Job-Hoppers Could Boost Productivity
Increasing output requires promoting employment mobility.
Job-Hoppers Could Boost ProductivityMatt Chase
If you’re not sure quite how to peg the economy these days, you have plenty of company among many middle-class Americans working to get ahead. On one hand, jobs are plentiful and growth is solid. On the other, no sooner does the rent or utility bill come due than it seems like the only things bounding ahead are prices.
US politicians have various suggestions to boost the middle class. As a presidential candidate, Vice President Kamala Harris said she would cut taxes, ban price gouging, and make the purchase of a first home more affordable. But behind the lagging sense of affluence is something else entirely: a slowdown in productivity growth.
Productivity is the amount of labor and capital required to produce each unit of output, and it is what ultimately determines how much stuff a society creates out of its available resources. In its early days, the United States needed the vast majority of its workers in the fields to grow enough food. Thanks to big advances in the productivity of equipment and people, the country today needs only a fraction of its labor force to feed itself. That’s freed everyone else to devote their productive potential to other labors, such as researching a cure for cancer, flying planes, and influencing people through social media.
Since growth in labor productivity is a measure of how much more wealth workers churn out for each hour they put into their jobs, it’s the economic equivalent of free stuff. Even seemingly small gains, compounded over years and decades, translate into big differences in GDP and household incomes.
Productivity growth experienced something of a lost decade leading up to the COVID-19 pandemic. Twenty-nine of the 30 members of the Organisation for Economic Co-operation and Development suffered similarly disappointing performances, making the rout global.

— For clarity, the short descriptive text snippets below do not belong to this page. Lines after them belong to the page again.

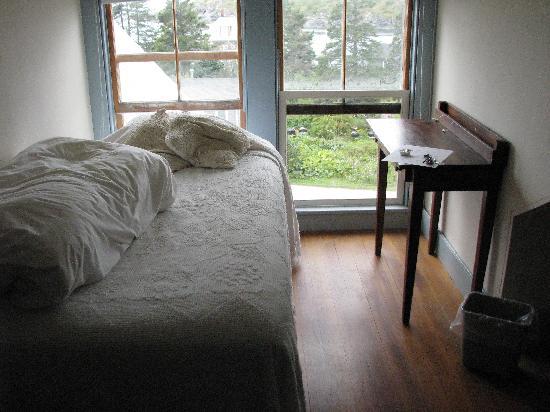 The Monhegan House : single room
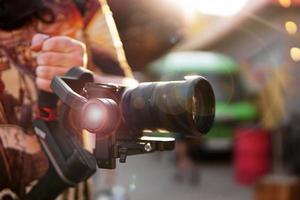 en man med kamera och objektiv. fotokamera för videoinspelning. foto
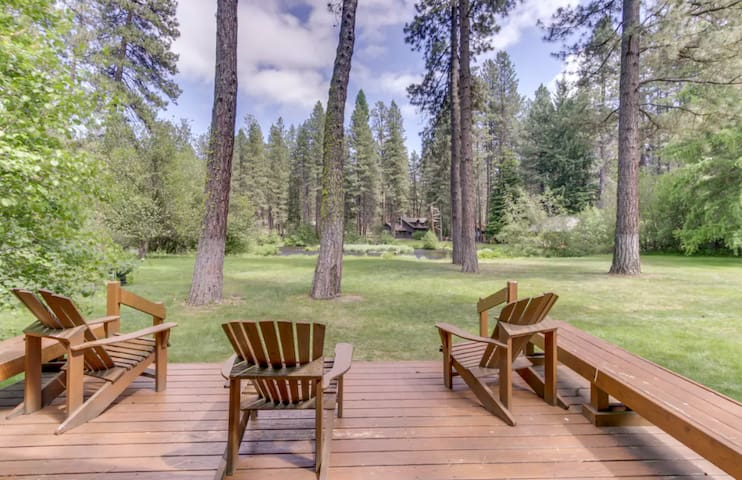 Private cabin (7) located in the beautiful Metolius River Resort only Steps Away from the Metolius River - fishing, BBQ and more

Economists have been closely watching productivity figures, and many are now wondering the same thing: Are trends changing for the better? If so, that would have implications across the economy. It could mean not merely more jobs but higher-paying ones, leading to higher real incomes. Some research suggests there is cause for optimism—but questions remain about who, exactly, would benefit.
It is hard to overstate the importance of the economy in American life. Just the feelings that citizens have about the state of their pocketbooks and prospects can decide elections. Democratic strategist James Carville famously summed it up with a phrase that he used to focus staffers working to get Bill Clinton elected president: It’s “the economy, stupid.”
Productivity may be far less visible than an economic phenomenon such as inflation, but it’s just as real. Economists usually measure total factor productivity, quantifying how many more goods and services are produced from the same amount of inputs, including capital, labor, and other materials.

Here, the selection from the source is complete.